** Data to process **
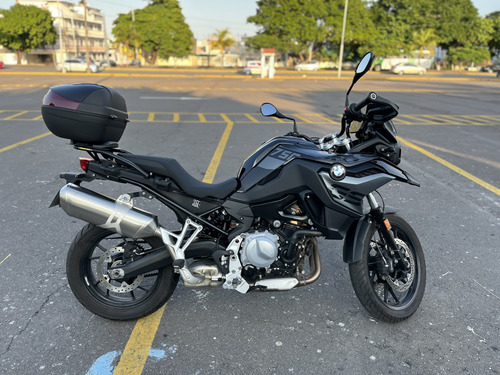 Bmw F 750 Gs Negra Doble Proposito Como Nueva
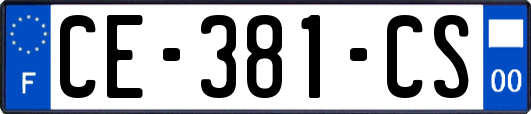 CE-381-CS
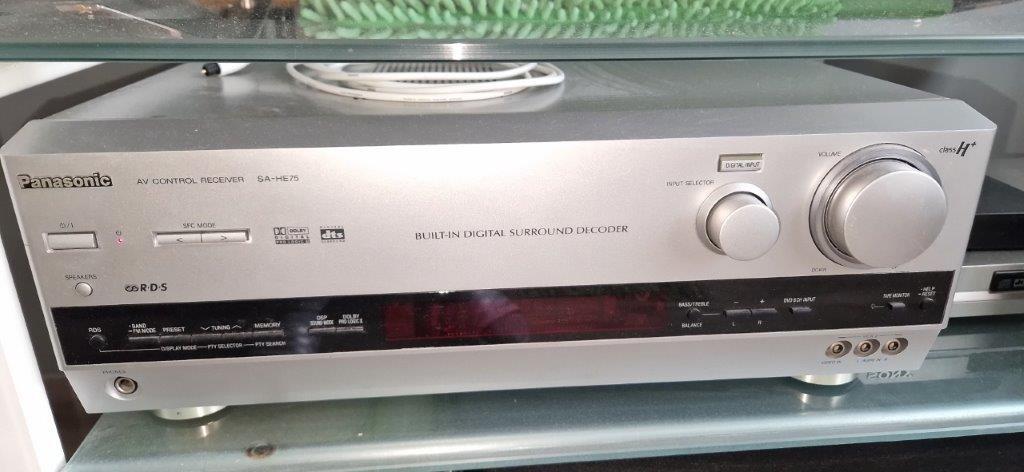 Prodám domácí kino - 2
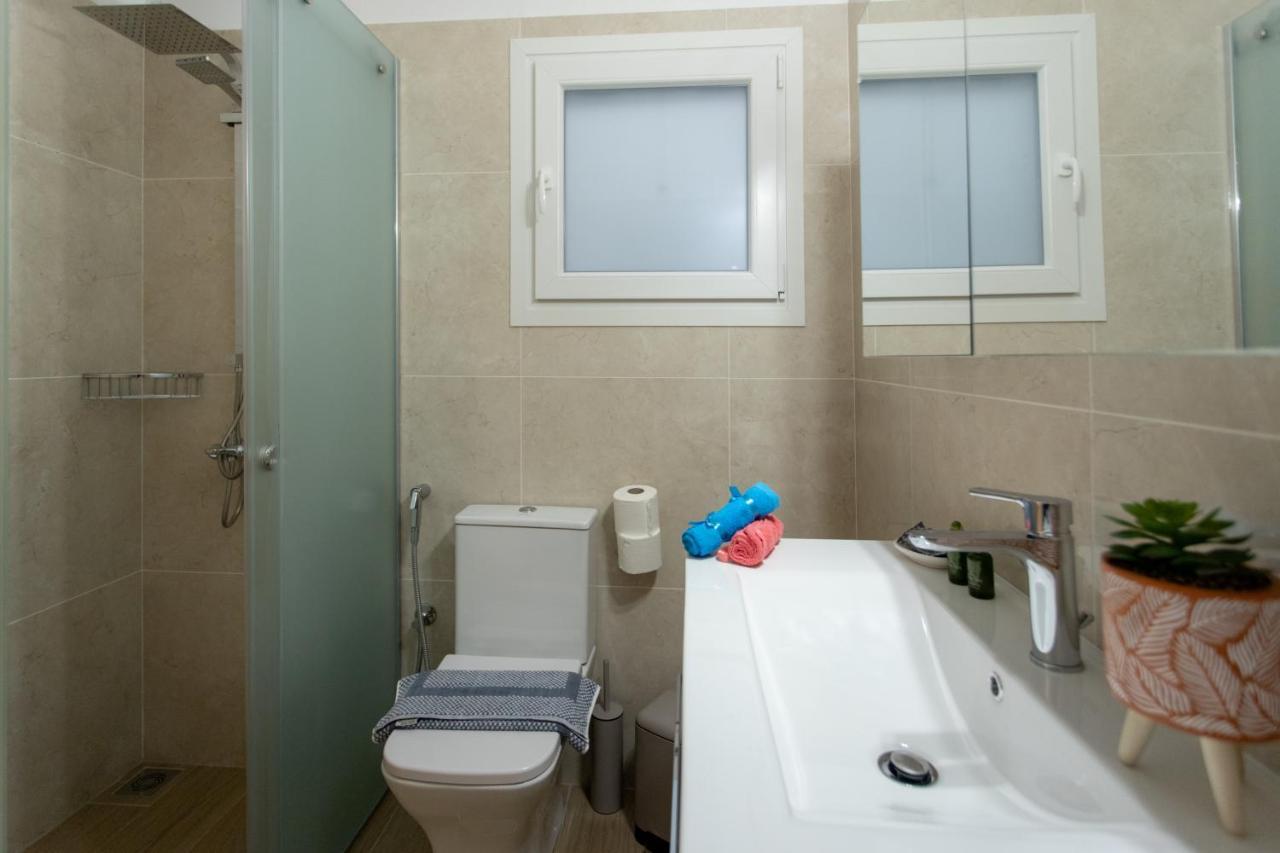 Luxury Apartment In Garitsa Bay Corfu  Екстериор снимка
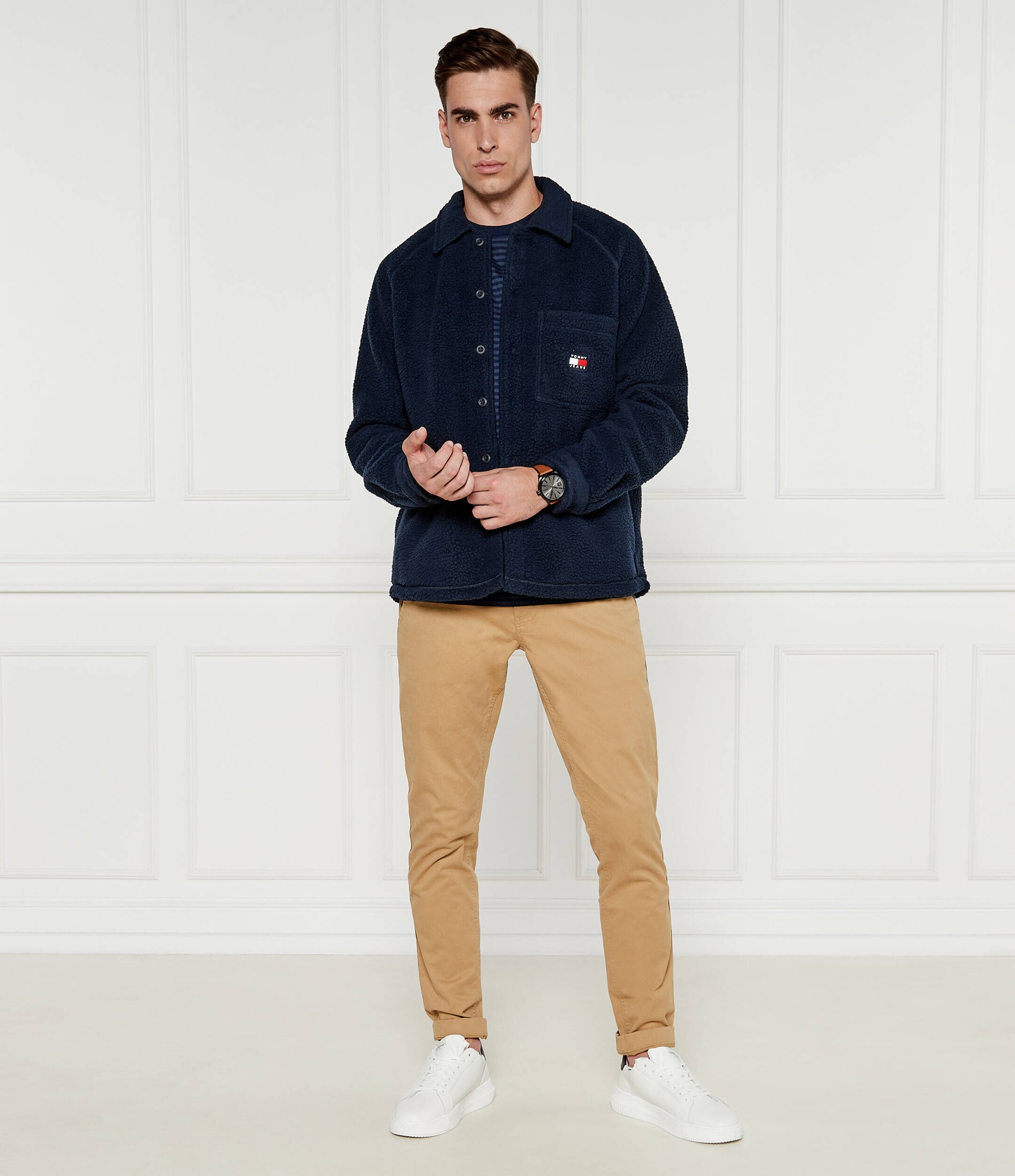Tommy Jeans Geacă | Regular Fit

** The task **
Everything in the entries above should be written out again exactly, except the images.

** Solution to the problem **
 Bmw F 750 Gs Negra Doble Proposito Como Nueva
 CE-381-CS
 Prodám domácí kino - 2
 Luxury Apartment In Garitsa Bay Corfu  Екстериор снимка
Tommy Jeans Geacă | Regular Fit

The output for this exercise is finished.